Court: Division of Administrative Hearings, Florida Number: 96-002016F Visitors: 10
Petitioner: SABIH KAYAN
Respondent: BOARD OF MEDICINE
Judges: J. LAWRENCE JOHNSTON
Agency: Department of Health
Locations: Tallahassee, Florida
Filed: May 02, 1996
Status: Closed
DOAH Final Order on Wednesday, August 21, 1996.

Latest Update: Aug. 21, 1996
Summary: The issue in this case is whether the Agency for Health Care Administration (AHCA) prosecution of the Petitioner for alleged violations of the Medical Practices Act was "substantially justified" under the terms of Section 57.111, Fla. Stat. (1995), the Florida Equal Access to Justice Act.Probable Cause based on investigative report and expert opinion was ""substantial justification."" 2nd Probable Cause for amended Administrative Complaint irrelevant. Factual errors not obvious.
96-2016

STATE OF FLORIDA

DIVISION OF ADMINISTRATIVE HEARINGS


SABIH KAYAN, M.D., )

)

Petitioner, )

)

vs. ) CASE NO. 96-2016F

)

AGENCY FOR HEALTH CARE )

ADMINISTRATION, )

)

Respondent. )

)


FINAL ORDER


On July 24, 1996, a formal administrative hearing was held in this case by televideo conferencing before J. Lawrence Johnston, Hearing Officer, Division of Administrative Hearings.


APPEARANCES


For Petitioner: Bruce D. Lamb, Esquire

Shear, Newman, Hahn and Rosenkranz, P.A. Post Office Box 2378

Tampa, Florida 33619


For Respondent: Steven Rothenburg, Esquire

Agency for Health Care Administration 9325 Bay Plaza Boulevard, Suite 210

Tampa, Florida 33619 STATEMENT OF THE ISSUE

The issue in this case is whether the Agency for Health Care Administration (AHCA) prosecution of the Petitioner for alleged violations of the Medical Practices Act was "substantially justified" under the terms of Section 57.111, Fla. Stat. (1995), the Florida Equal Access to Justice Act.


PRELIMINARY STATEMENT


On May 1, 1996, the Petitioner, Sabih Kayan, M.D., filed a Petition for Award of Attorney's Fees and Costs under Section 57.111, Fla. Stat. (1995). In its written response, AHCA admitted: that the Petition was timely; that the Petitioner prevailed in case administrative complaint initiated by AHCA against him for alleged violations of the Medical Practices Act; that there were no "special circumstances which would make an award unjust" under Section 57.111, Fla. Stat. (1995); and that the Petitioner's reasonable attorney's fees and costs in defending himself in that action exceeded the statute's $15,000 cap.

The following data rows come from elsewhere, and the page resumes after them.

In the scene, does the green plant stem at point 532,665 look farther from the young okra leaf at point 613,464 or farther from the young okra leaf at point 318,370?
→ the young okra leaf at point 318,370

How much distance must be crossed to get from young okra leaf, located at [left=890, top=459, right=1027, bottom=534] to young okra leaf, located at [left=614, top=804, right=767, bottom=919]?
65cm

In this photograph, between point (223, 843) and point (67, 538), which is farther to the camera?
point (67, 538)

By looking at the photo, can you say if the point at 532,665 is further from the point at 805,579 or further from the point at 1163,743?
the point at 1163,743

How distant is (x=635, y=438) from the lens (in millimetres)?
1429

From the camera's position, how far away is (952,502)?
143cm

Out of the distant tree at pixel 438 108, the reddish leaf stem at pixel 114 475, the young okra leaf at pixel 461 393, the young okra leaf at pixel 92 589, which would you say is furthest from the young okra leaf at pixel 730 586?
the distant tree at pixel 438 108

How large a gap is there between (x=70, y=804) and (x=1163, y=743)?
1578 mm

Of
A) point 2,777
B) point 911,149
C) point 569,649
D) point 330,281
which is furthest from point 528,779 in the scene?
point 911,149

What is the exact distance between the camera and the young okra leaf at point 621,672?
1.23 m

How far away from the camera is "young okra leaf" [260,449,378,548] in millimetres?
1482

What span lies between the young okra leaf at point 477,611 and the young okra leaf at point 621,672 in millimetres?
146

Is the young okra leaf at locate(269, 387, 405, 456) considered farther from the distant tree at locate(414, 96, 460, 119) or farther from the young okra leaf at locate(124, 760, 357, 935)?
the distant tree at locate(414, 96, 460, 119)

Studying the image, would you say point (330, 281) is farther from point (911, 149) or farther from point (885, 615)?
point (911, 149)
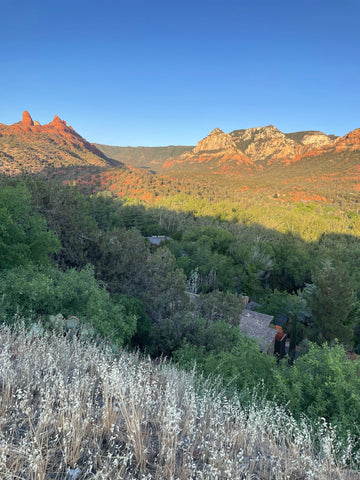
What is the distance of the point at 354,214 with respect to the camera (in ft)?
219

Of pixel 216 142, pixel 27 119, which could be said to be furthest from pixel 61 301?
pixel 27 119

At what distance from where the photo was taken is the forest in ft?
17.2

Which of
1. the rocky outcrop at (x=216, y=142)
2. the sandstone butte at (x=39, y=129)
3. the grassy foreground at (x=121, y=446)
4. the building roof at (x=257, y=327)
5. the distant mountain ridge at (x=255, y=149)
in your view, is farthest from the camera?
the rocky outcrop at (x=216, y=142)

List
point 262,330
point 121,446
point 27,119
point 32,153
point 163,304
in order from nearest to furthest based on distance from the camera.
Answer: point 121,446, point 163,304, point 262,330, point 32,153, point 27,119

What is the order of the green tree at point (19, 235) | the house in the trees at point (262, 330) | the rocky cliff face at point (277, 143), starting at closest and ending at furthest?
the green tree at point (19, 235), the house in the trees at point (262, 330), the rocky cliff face at point (277, 143)

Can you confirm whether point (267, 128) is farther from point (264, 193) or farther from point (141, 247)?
point (141, 247)

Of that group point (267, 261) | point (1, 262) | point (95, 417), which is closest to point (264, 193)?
point (267, 261)

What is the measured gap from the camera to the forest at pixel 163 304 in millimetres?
5254

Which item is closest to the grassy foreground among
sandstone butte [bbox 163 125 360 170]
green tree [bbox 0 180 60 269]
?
green tree [bbox 0 180 60 269]

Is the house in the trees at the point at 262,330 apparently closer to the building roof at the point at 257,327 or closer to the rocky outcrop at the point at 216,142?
the building roof at the point at 257,327

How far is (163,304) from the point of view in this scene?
12.2 m

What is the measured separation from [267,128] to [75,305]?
514ft

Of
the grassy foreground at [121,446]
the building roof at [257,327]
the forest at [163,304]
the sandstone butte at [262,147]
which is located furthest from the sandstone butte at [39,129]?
the grassy foreground at [121,446]

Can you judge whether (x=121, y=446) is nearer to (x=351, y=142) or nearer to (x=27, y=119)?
(x=351, y=142)
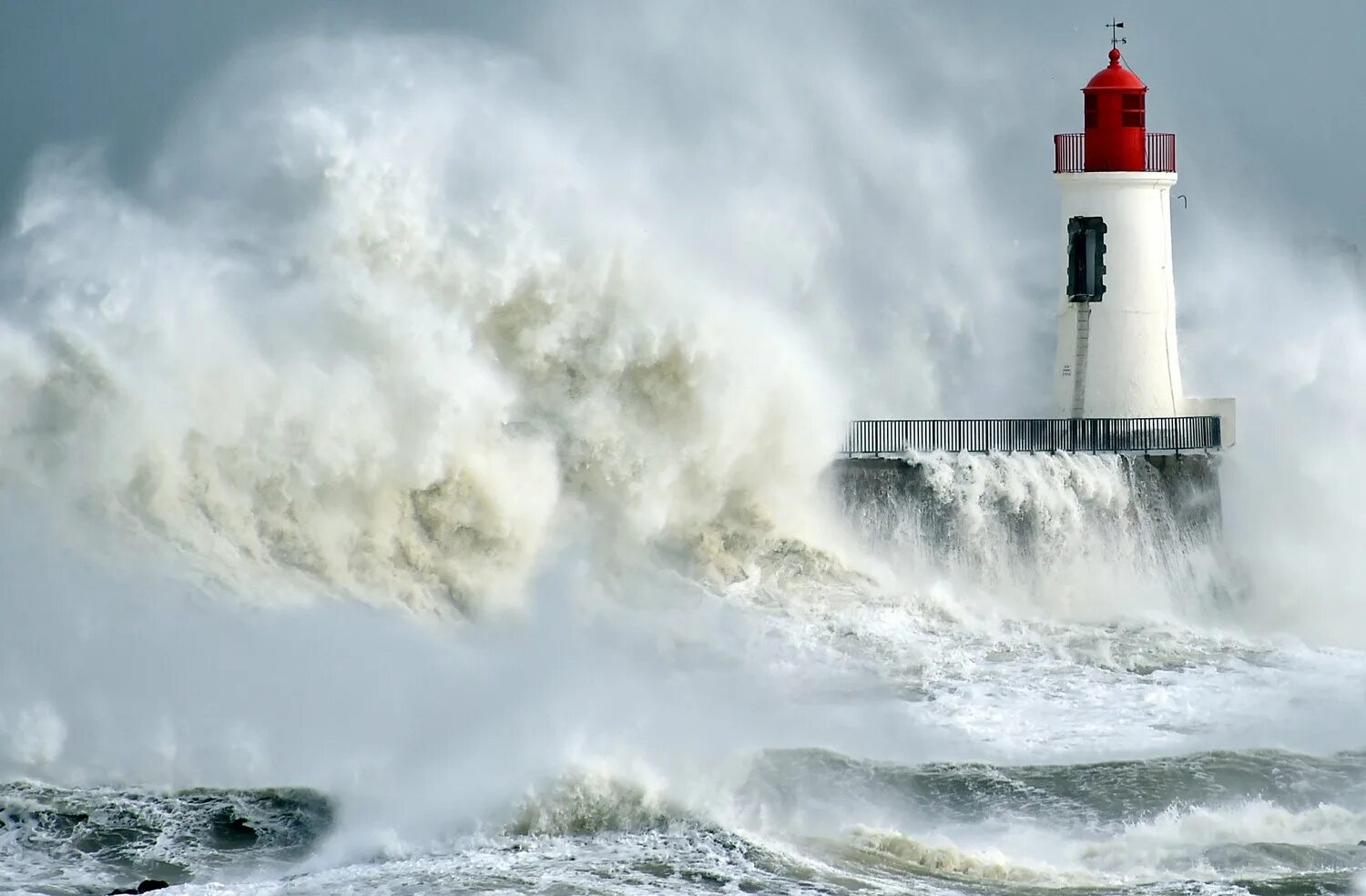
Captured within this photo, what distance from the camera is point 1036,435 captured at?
86.1 feet

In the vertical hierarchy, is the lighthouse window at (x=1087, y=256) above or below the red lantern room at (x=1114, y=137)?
below

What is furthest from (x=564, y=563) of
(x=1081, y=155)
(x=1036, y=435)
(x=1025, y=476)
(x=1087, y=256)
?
(x=1081, y=155)

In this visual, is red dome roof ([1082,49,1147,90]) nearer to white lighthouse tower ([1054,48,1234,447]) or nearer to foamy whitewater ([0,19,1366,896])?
white lighthouse tower ([1054,48,1234,447])

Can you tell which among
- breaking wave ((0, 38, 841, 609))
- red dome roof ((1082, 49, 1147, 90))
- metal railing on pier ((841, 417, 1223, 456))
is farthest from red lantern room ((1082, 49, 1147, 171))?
breaking wave ((0, 38, 841, 609))

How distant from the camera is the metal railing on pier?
25641mm

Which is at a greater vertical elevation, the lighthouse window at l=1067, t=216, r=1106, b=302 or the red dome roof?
the red dome roof

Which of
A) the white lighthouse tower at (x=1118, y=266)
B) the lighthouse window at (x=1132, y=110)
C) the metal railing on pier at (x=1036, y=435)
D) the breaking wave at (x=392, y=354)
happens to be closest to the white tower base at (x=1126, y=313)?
the white lighthouse tower at (x=1118, y=266)

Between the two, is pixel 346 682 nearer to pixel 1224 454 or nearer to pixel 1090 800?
pixel 1090 800

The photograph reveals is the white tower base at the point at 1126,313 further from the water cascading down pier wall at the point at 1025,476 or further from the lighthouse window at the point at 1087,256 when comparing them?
the water cascading down pier wall at the point at 1025,476

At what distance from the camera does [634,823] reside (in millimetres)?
16047

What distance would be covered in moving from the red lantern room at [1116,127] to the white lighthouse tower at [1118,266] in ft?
0.03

Final hearing was scheduled for July 24, 1996. At the parties' request, they were permitted to participate from Tampa via a televideo connection

arranged between the Division of Administrative Hearings (DOAH) in Tallahassee and the Park Trammell State Office Building in Tampa.


At final hearing, AHCA stipulated that the Petitioner qualifies as a "small business party," and the only remaining issue to be tried was whether AHCA's prosecution was "substantially justified," as defined by Section 57.111, Fla.

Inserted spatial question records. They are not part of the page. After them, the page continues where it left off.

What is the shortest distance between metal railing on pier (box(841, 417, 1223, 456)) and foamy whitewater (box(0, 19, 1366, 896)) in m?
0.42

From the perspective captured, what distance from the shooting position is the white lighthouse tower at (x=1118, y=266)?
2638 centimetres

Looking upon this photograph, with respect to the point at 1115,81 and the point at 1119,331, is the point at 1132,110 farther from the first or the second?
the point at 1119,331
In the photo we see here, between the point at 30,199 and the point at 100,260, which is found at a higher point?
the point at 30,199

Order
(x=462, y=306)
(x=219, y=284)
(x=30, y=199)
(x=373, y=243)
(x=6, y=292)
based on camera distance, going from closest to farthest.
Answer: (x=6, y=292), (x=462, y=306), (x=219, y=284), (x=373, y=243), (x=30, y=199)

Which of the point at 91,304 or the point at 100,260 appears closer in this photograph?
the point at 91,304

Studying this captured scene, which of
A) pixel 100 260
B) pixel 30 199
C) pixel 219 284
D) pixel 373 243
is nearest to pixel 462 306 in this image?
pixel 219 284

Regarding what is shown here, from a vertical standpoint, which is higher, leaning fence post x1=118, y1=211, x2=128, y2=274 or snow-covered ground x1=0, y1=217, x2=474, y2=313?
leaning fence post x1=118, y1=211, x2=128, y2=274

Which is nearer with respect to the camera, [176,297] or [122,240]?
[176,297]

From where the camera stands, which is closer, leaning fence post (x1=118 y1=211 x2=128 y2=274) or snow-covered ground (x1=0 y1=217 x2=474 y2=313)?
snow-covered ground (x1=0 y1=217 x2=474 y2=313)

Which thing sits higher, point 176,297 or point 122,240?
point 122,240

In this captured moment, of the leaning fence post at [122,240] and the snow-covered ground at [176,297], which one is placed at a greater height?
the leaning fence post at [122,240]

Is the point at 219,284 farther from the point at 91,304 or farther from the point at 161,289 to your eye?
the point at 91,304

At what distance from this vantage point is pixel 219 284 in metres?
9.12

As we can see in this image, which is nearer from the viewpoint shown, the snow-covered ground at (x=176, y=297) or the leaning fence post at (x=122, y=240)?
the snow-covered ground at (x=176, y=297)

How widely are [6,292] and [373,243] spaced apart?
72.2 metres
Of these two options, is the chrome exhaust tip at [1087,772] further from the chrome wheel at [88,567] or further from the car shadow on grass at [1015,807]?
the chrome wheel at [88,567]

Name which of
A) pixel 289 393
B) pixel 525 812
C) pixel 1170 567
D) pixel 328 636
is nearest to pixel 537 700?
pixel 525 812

Stat. (1995). The parties presented Joint Exhibits 1 through 10 in support of their arguments on the issue.


At the conclusion of the hearing, AHCA ordered the preparation of a transcript of the final hearing, and the parties were given ten days from the filing of the transcript in which to file proposed recommended orders. Explicit rulings on the proposed findings of fact contained in the parties' proposed final orders may be found in the Appendix to Final Order, Case No. 96-2016F.


FINDINGS OF FACT


  1. On October 27, 1993, AHCA's predecessor agency, the Department of Business and Professional Regulation (DBPR) went before a probable cause panel of the Board of Medicine and requested a probable cause finding essentially that the Petitioner practiced psychiatric medicine below the applicable standard of care when he transferred a psychiatric patient at the Pinellas County Jail from one location to another within the jail. The panel found probable cause, and DBPR filed its Administrative Complaint, DBPR Case No. 92-17009, later DOAH Case No. 94-5120.


  2. In pertinent part, the Administrative Complaint alleged: that the patient had been upgraded from suicide precaution to suicide observation on the day before Dr. Kayan saw him on June 29, 1990; that Dr. Kayan transferred the patient to Delta Unit 1, 2 or 3 (from B-Wing) on July 4, 1990; that the Delta units are an extension of the medical wing for inmates who do not need acute psychiatric care and do not pose a suicidal threat; that there was no documentation that Dr. Kayan consulted with either the jail psychologist or the other jail psychiatrist before the transfer; that Dr. Kayan did not see the patient during the three days following the transfer; that the patient attempted suicide on July 7, 1990; and that Dr. Kayan practiced psychiatric medicine below the applicable standard of care "by transferring Patient No. 1 from a suicide observation unit . . . to a unit in the jail where Patient No. 1 was not given the needed observation or security." Eventually, a Final Order was entered finding that AHCA did not prove the charges.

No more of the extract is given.